Banks (and several app developers) are waking up to the fact that electronic payment means that it is possible to know a whole lot more about their customers than in the cash and check days. Consumers can click away and define every single purchase they make, be it clothing, food, home electronics or alcohol. A great service for the banks’ customers,  who can plan their home economy better than before and pinpoint where their salaries are going. Or as Pridmore and Zwich (2011, 273)  would have it, “[c]onsumers often happily participate in the personal information economy and the surveillance practices that underpin it. ”

In some countries, insurance companies and banks are converging – either insurance companies begin to provide banking services or banks buy insurance companies. This way customers can choose to buy their insurance and their bank services from the same provider – often at a better price. This is when it gets interesting.

The consolidation of banking and insurance data means that, theoretically, insurance companies could adjust insurance premiums according to the purchases being made by the same company’s banking clients. Failed to renew your gym membership, money spent on alcohol gone up two thirds? Several visits to the doctor in the past months? Perhaps the next insurance premium won’t be as affordable.

The question is, are the new banking services provided with the consumer in mind, or is this simply another way to solicit data from people in order to create business elsewhere? One thing is certain: insurance actuaries would love to have access to that data.


Pridmore, Jason and Detlev Zwick. 2011. Editorial: Marketing and the Rise of Commercial Consumer Surveillance. Surveillance & Society 8(3): 269-277.

→ **TASK LIST**
A - Write out everything in the text above on bank and insurance data from "The question is, are" down to "Society 8(3): 269-277.".
B - In the text above on bank and insurance data, why could an insurance company, in theory, set its premiums based on what people buy? Answer in one to three sentences.

→ **MATERIAL**
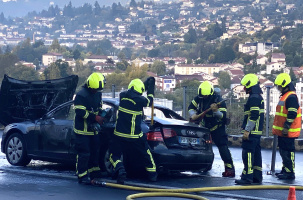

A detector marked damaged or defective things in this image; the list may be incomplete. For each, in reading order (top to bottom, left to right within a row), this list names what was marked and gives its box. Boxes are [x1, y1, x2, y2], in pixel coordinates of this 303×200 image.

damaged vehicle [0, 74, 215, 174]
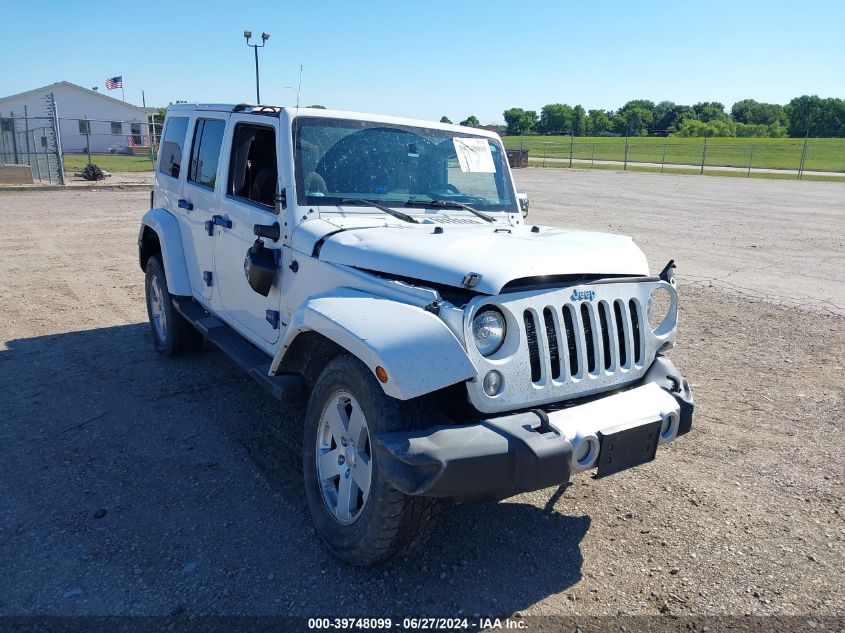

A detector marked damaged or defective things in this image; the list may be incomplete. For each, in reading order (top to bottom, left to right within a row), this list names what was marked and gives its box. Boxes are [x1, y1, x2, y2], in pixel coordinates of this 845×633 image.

→ **WRITTEN ANSWERS**
A -
The question is, are the new banking services provided with the consumer in mind, or is this simply another way to solicit data from people in order to create business elsewhere? One thing is certain: insurance actuaries would love to have access to that data.


Pridmore, Jason and Detlev Zwick. 2011. Editorial: Marketing and the Rise of Commercial Consumer Surveillance. Surveillance & Society 8(3): 269-277.

B - Banks and insurance companies are coming together, so one company can hold both banking and insurance data. With that data combined, the company's insurance side could look at the purchases its banking clients make and raise or lower their premiums to match.